Putting annotations inside descriptions (which could then be stripped when transforming the schema), would address these points. The schema might be a bit more verbose this way, but in some ways it would also be cleaner since all the info would just be moved above the type or field instead of getting shoved inline.
Compare:
type Query
@sqlmancer(
dialect: POSTGRES
transformFieldNames: SNAKE_CASE
customScalars: { JSON: ["JSON", "JSONObject"], Date: ["DateTime"] }
) {
actors: Actor @paginate @many(model: "Actor")
}
with
"""
@sqlmancer {
dialect: 'POSTGRES',
transformFieldNames: 'SNAKE_CASE',
customScalars: { JSON: ['JSON'], Date: ['DateTime'] },
}
"""
type Query {
"""
@paginate
@many { model: 'Actor' }
"""
actors: Actor
}
The biggest hurdle with this approach is that there is no standard way of doing annotations like this.

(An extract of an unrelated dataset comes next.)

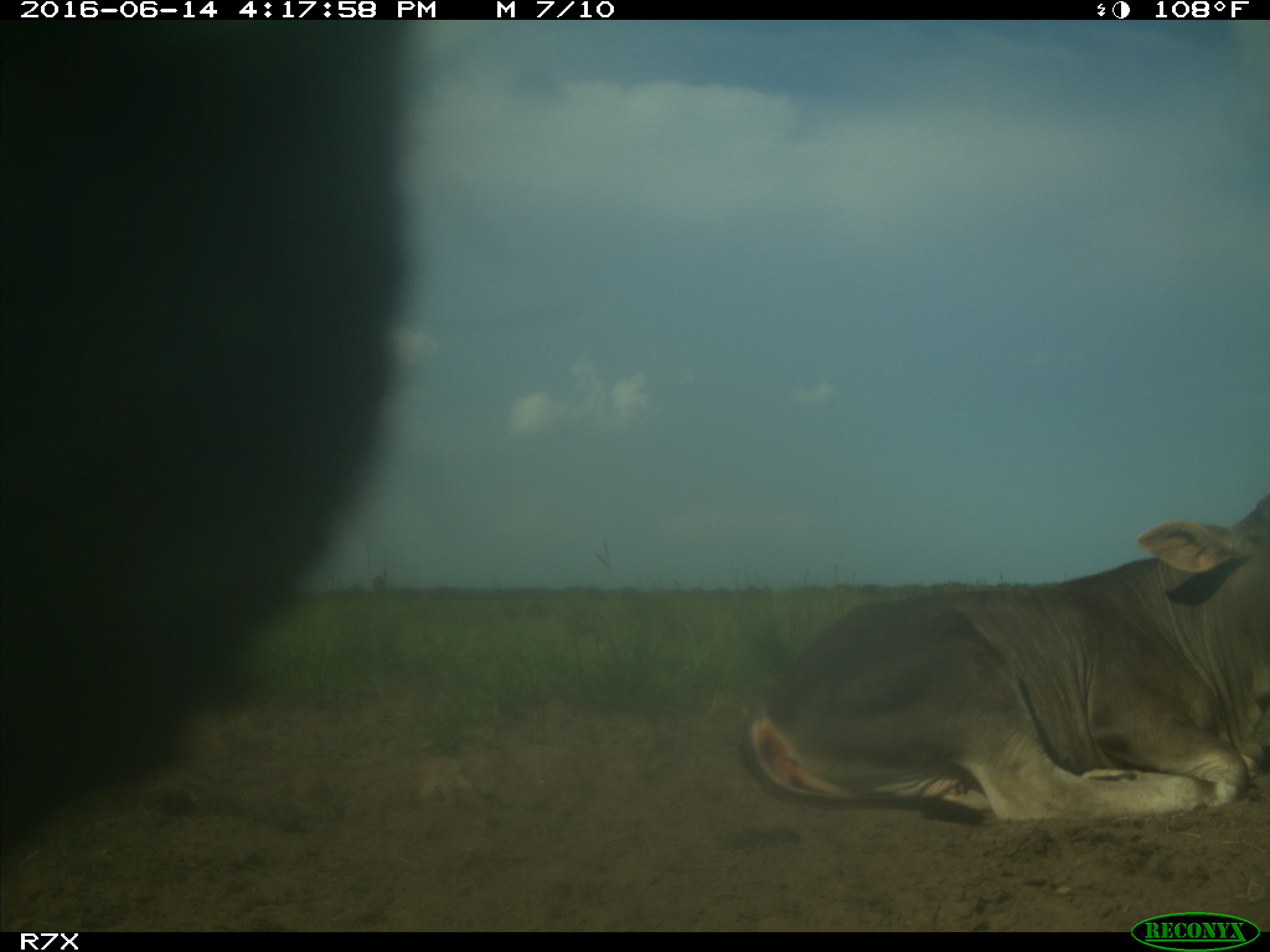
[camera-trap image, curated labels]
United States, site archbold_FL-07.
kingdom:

Whatever syntax is used needs to support multi-line strings (for example, for CTE definitions), so existing libraries like graphql-metadata
and graphql-annotations
are out.
Initial pass available in this branch.
I do not understand why passing dialect
to the query object. Isn't that the role of each model? Esepcially if multiple clients are to be supported? And the goes with transformFieldNames
. In short :
"""
@sqlmancer {
customScalars: { JSON: ['JSON'], Date: ['DateTime'] },
}
"""
type Query {
"""
@paginate
@many { model: 'Actor' }
"""
actors: Actor
}
The dialect is inferred by the model's Knex
instance (see issue #15) and whether to convert the field names with a special case should be specified per model definition, not the actual query. Because if the type Query
definition has many different models, connected to different tables and databases, then setting these properties at the Query
level violates the contract of that definition; each model is in charge of their own dialects and field transformations.